Problem description:
Please report how many lines in the records below contain the word "States", and give nothing else.

Exercise materials:
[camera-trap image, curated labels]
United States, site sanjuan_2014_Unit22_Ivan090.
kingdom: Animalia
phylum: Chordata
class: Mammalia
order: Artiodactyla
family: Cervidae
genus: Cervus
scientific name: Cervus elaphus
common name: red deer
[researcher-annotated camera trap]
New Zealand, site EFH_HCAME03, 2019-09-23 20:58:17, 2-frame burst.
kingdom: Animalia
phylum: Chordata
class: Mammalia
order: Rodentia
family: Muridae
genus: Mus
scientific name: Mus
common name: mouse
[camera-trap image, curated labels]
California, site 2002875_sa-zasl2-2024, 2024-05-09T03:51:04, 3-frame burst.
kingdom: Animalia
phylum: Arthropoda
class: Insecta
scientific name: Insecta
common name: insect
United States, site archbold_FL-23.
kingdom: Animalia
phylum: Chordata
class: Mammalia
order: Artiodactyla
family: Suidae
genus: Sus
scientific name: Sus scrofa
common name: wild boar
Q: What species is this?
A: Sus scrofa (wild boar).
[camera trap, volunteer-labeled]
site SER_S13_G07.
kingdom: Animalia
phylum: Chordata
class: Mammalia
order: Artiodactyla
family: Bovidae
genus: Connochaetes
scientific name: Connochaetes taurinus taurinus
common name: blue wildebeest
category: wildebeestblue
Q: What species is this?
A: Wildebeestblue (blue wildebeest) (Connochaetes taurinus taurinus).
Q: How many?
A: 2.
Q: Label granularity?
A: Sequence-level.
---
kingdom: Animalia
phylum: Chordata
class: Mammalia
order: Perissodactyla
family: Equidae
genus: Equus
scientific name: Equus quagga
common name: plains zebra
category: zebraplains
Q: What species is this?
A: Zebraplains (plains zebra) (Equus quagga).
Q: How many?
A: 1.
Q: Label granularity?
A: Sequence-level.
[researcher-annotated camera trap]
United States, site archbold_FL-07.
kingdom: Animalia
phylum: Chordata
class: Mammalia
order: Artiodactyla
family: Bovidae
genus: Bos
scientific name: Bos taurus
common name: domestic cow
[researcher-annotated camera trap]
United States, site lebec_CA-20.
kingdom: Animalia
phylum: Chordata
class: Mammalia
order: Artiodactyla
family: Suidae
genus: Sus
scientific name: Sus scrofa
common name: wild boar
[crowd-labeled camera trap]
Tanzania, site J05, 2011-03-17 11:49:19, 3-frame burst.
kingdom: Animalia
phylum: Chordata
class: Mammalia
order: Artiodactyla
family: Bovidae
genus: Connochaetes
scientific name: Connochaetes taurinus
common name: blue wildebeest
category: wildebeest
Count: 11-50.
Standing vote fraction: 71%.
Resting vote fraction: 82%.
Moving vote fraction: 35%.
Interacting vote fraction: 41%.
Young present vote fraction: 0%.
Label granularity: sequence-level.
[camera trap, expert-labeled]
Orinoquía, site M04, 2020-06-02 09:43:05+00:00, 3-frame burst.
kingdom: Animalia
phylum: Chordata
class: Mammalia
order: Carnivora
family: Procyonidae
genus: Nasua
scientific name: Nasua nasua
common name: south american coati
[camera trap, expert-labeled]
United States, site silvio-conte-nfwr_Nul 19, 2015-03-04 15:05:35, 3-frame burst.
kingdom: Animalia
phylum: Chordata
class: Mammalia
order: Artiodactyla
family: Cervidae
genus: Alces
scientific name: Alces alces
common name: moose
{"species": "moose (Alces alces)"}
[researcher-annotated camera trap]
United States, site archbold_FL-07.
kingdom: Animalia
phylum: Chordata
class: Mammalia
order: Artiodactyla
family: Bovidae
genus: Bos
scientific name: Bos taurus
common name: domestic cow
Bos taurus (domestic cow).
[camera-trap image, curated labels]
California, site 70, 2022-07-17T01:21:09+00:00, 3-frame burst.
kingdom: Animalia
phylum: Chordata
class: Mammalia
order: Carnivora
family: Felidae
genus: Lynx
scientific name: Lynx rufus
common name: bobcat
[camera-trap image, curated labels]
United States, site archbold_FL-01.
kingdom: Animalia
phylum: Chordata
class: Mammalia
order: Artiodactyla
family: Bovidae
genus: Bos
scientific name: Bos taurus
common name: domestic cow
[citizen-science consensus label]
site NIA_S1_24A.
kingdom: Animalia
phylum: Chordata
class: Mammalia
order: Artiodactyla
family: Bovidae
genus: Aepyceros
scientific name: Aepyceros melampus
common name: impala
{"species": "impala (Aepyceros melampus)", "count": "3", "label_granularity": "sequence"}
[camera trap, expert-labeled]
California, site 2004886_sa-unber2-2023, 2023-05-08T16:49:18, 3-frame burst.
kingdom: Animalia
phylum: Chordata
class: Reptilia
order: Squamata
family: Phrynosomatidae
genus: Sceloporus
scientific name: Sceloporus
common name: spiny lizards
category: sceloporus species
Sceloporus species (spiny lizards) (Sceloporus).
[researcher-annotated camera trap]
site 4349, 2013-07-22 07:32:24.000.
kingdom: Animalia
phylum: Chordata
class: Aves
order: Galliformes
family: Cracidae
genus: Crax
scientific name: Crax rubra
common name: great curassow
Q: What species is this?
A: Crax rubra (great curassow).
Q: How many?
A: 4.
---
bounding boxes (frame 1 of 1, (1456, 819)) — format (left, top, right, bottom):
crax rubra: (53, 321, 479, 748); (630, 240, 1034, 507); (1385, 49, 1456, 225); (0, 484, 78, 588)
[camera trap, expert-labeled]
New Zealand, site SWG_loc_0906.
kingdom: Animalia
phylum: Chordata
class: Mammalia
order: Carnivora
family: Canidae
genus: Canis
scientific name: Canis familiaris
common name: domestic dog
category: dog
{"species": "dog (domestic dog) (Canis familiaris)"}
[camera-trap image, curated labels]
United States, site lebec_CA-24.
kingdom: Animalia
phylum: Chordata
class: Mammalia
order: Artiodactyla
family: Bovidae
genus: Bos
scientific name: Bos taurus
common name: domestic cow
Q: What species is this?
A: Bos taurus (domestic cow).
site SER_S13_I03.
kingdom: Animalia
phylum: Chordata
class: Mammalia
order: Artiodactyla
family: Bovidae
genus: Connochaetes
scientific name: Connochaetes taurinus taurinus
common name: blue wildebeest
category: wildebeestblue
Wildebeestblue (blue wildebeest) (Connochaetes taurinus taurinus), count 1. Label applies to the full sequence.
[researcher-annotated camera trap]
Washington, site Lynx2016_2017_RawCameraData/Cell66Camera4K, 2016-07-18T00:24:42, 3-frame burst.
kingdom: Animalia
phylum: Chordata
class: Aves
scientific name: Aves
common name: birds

Response box:
8